Otros paraderos de la nueva cocina peruana son el restorán Nacional o el Ayahuasca con sus patios interiores en Barranco.

Cerca, escondido en una esquina de Miraflores, está el restorán Central de Virgilio Martínez. El chef que consiguió la primera estrella Michelin para Latinoamérica, admite que su cocina tiene que ver con la honestidad. Con una formación en los legendarios Lutece de Nueva York y  Ritz de Londres, impacta con una carta que se funda en lo más primigenio de su país: el concepto de alturas sobre o bajo el nivel del mar. Un plato a modo de ejemplo: un ‘cultivo frío’, con -10 metros sobre el nivel del mar, que incluye conchas, zapallo loche y tumbo. Otras recetas en su alquimia suman leche verde de tigre con cáctus, almejas con lima, pato de la selva con yacón, o pulpo con maíz morado.

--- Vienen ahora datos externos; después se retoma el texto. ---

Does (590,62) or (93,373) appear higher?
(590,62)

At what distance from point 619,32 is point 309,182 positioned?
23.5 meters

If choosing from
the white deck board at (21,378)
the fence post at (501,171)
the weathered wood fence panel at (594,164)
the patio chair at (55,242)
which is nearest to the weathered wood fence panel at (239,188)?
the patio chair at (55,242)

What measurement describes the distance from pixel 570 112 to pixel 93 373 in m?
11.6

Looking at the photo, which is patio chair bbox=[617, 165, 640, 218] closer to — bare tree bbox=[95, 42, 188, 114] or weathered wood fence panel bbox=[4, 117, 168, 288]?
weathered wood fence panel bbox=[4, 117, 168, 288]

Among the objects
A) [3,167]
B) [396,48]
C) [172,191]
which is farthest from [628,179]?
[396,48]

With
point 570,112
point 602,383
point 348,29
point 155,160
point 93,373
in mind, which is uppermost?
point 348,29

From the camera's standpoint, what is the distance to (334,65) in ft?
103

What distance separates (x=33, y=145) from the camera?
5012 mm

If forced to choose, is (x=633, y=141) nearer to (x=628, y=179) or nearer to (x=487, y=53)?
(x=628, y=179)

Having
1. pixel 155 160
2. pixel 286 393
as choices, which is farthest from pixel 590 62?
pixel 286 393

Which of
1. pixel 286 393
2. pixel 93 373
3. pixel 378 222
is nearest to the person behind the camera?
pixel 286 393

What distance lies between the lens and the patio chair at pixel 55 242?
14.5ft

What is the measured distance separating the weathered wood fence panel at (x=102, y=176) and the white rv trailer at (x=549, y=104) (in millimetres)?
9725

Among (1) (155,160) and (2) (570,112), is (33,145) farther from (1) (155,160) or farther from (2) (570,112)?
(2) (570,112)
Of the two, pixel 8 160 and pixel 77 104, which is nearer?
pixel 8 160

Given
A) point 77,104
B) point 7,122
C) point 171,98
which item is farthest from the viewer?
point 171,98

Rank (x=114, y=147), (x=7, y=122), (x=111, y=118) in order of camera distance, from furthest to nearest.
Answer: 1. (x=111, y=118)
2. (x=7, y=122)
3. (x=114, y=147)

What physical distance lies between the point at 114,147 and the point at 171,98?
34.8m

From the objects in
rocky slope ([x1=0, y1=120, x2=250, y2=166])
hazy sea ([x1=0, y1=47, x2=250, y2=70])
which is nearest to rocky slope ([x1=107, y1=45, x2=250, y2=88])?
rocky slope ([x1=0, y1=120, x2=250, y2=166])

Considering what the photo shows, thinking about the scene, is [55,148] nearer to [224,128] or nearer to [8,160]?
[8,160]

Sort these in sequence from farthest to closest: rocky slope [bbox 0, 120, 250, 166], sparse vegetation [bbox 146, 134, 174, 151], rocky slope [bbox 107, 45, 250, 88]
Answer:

En Cusco, el nuevo Chicha de Gastón Acurio, es un tributo a la bebida favorita de incas y curacas precolombinos. Ubicado en la patrimonial calle de Los heladeros, divide su carta en estados de la naturaleza. Del agua o de la tierra. Los cebiches son versátiles con lapas, paltas de Omate y leche de tigre con rocoto. El tabule de trucha ahumada tiene escabeche y aceite de eucaliptus, mientras que los ravioles están rellenos de granos de Cabanaconde, habas y huevos de corral de Polobaya.

Esta revolución gastronómica sigue su curso en todos los planos. Cusqueña no se queda atrás: lanza una línea que se prepara sobre base de quínoa, dulce y algo espesa, ideal para charcutería o carnes asadas. O como dice Patricio Martínez, brand manager de la marca en Chile: “El maridaje de comida con cerveza es una tendencia global… Nosotros también ampliamos el abanico de opciones”.

El viaje termina en Machu Picchu, el ancestral templo para ver las estrellas. Desde ahí, el binomio comida-cultura trasciende el espíritu. De regreso en el tren a Cusco, nuevamente retomamos la ruta gastronómica: un viaje de nunca acabar entre chirridos de pailas vibrantes y peruanos dispuestos a dar el gran salto en la consolidación de la comida peruana.